Oh, yeah: by all means listen to epistemology sages like Jonahdog, when they tell you that you should listen to, and obey, the dictates of those whom they call "the experts" regarding what's best for YOU. (Don't bother to ask them WHY they call them "the experts" regarding what's best for YOU, however, unless all you want is to hear them respond by saying something amounting to no more than, "BECAUSE they are the experts".)
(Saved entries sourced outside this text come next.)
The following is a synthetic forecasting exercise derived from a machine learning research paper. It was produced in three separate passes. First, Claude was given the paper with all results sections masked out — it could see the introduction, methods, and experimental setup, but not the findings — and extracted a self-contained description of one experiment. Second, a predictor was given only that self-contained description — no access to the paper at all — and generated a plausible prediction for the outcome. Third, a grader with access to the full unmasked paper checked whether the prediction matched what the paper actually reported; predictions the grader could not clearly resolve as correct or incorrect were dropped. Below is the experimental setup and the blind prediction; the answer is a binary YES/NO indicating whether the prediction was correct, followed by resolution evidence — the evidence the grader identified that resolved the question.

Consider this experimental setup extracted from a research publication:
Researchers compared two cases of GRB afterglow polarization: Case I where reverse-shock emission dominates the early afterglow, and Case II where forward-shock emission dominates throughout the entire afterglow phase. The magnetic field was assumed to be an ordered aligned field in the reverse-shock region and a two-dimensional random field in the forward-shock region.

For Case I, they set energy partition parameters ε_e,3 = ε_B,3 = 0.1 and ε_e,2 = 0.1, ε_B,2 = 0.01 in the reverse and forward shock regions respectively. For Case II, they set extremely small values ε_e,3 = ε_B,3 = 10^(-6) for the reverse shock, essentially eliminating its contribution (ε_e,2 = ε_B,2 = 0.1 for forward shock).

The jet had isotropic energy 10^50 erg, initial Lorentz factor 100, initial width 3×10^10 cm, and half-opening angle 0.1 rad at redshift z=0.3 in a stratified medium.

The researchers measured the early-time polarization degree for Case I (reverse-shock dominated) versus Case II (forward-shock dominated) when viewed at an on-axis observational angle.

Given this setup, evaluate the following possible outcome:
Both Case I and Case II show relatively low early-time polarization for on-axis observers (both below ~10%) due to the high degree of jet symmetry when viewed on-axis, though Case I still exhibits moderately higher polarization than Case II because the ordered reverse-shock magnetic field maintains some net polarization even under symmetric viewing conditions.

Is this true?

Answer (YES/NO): NO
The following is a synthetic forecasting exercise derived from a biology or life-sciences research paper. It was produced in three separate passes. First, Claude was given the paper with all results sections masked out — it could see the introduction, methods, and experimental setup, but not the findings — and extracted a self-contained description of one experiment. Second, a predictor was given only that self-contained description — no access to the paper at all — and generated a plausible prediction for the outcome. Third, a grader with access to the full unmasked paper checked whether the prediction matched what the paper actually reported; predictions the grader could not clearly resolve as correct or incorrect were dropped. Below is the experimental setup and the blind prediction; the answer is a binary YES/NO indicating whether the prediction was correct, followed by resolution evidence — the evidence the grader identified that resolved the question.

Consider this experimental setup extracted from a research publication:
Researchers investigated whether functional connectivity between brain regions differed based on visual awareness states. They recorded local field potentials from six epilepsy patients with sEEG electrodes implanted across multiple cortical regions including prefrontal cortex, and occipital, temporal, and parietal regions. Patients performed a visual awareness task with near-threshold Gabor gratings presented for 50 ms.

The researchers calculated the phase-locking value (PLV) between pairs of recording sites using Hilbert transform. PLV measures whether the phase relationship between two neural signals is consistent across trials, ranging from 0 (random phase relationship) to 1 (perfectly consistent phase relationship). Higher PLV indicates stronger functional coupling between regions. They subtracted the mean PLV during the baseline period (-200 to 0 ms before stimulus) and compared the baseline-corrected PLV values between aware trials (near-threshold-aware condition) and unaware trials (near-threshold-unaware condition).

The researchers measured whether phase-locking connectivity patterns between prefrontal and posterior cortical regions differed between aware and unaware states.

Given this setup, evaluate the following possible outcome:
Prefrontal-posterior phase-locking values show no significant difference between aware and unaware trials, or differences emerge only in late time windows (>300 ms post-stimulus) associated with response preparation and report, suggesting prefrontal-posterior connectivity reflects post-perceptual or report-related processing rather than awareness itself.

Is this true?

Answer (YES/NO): NO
You got your ologies confused. Epidemiology. MDs, MPHs, PhDs etc who study disease transmission. They study the data, analyze it and try to understand it I am neither an epistemologist nor an epidemiologist, but my daughter is an MPH/MD, infectious disease specialist epidemiologist at a NYC hospital. I take my advice on covid issues from her because she is an expert by education, training AND experience, not just because she or I say so. (And the expertise in this area of this particular sheriff is???). Her hospital was overtaken by covid patients. Based on her experience---you do not want to get this bug. The infection rate appears now, months later, to be on the down slope in NYC and her hospital. WHY? the NYC lockdown and masks/social distancing. Masks and social distancing work; see this study in The Lancet,
https://www.eurekalert.org/multimedia/pub/233365.php. The disease is transmitted via the air for the most part therefore limiting exposure from someone who is infected is important. Limiting exposure to contaminated water is important in limiting the spread of cholera--do people complain about water treatment, after a flood if you are told to "boil your water" before drinking or cooking is there an out cry? Are you being a sheep when you do that?
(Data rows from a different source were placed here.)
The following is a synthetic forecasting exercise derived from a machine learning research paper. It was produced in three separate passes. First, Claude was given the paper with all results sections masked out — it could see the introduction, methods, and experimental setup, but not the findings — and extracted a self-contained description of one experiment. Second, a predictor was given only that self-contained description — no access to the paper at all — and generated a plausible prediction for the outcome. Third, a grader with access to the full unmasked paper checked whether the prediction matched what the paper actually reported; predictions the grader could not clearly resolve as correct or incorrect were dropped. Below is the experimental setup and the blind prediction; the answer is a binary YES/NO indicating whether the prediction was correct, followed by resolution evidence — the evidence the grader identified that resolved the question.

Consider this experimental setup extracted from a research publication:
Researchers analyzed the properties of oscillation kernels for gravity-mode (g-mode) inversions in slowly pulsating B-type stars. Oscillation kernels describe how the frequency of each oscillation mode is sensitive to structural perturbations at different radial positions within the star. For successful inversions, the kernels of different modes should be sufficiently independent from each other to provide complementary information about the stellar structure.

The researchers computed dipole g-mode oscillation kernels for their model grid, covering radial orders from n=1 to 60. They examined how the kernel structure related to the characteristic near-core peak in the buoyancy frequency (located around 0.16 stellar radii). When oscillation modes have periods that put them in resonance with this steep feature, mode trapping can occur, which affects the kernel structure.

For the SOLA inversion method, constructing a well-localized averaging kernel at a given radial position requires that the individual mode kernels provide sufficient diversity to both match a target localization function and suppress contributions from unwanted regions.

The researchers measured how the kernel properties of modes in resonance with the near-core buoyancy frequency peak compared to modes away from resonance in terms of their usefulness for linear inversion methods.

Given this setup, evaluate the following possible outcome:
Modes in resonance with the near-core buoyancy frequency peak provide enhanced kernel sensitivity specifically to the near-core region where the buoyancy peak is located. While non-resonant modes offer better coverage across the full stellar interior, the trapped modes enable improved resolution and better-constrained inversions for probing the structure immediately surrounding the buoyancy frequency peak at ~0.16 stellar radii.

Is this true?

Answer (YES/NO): NO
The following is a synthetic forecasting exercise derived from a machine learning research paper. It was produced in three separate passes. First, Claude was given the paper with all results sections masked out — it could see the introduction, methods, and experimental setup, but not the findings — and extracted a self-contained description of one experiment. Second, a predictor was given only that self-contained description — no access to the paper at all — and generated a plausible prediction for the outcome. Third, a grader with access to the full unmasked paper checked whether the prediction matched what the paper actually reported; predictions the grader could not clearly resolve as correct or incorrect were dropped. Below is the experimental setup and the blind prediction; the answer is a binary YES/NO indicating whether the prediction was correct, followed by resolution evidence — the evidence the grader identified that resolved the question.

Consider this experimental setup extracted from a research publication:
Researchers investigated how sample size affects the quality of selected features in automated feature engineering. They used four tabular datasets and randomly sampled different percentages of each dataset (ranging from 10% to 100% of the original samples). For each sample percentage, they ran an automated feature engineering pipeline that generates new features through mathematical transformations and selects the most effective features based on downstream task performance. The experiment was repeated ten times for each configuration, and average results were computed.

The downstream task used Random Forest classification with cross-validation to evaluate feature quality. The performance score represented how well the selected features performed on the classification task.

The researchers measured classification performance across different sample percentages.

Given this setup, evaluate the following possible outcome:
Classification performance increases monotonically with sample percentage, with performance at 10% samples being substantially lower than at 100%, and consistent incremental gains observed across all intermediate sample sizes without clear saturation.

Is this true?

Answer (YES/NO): NO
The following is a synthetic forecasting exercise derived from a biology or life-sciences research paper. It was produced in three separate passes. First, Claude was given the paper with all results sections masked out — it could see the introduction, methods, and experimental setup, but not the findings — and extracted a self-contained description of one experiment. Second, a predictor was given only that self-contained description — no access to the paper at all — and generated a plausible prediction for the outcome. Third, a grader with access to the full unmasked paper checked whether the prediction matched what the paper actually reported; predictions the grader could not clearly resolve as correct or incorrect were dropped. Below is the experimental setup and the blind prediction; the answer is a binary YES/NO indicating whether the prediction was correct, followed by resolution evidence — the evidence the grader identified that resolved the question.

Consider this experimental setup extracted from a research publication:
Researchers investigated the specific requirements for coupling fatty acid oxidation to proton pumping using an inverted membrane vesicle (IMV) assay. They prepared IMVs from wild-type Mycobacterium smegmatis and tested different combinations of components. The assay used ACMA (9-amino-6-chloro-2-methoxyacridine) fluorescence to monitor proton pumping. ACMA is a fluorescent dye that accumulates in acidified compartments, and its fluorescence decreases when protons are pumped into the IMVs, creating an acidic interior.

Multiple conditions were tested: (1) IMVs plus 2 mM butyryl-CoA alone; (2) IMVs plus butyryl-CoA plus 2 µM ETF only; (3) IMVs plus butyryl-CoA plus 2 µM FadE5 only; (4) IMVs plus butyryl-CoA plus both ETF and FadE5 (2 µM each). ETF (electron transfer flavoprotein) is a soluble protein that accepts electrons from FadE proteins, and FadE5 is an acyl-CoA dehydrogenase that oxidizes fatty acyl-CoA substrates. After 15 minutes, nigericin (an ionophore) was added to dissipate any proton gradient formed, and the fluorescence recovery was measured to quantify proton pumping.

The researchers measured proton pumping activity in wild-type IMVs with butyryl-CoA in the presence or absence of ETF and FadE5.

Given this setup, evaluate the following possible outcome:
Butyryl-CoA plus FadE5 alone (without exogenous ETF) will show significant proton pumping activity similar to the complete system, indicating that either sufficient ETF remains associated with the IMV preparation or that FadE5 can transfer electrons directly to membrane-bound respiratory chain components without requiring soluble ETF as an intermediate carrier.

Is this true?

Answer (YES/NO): NO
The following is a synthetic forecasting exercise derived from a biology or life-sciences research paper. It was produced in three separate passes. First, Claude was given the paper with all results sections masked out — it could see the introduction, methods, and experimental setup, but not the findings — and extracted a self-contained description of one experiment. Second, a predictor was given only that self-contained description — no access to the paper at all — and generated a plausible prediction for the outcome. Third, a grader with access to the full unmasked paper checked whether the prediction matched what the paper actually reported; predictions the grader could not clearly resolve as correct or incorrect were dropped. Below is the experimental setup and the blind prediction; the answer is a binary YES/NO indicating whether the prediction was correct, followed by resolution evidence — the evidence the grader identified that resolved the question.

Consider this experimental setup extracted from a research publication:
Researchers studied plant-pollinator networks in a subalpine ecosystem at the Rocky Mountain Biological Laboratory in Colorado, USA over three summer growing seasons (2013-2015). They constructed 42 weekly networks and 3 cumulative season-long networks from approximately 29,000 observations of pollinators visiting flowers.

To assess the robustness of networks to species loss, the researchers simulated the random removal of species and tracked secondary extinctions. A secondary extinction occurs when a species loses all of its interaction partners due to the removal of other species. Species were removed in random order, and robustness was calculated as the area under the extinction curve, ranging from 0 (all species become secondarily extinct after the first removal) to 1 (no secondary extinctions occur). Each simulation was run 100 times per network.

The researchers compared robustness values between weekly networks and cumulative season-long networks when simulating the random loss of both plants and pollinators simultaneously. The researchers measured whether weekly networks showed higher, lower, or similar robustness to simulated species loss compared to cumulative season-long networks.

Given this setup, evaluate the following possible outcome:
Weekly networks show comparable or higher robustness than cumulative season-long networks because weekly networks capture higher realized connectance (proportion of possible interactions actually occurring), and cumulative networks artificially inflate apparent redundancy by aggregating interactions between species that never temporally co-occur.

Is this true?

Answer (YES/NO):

Perhaps we do not hear complaints about water treatment because it does not normally impact day-to-day life and mask wearing and social distancing do. Well, "cowboy up, put on your long pants". Masks and social distancing appear to slow the transmission and limit the spread of this disease. Doing that may affect your life in some minor degree but it protects other people. Wear a bandana, will make you feel like a bad a** (cant believe I used ** to avoid TOL censors) , wear a mask with your favorite sports team logo (Yankees-a Father's Day present from my personal epidemiologist). Show respect for your fellow human beings. Masks and social distancing protect others more than you. And that is bad, why?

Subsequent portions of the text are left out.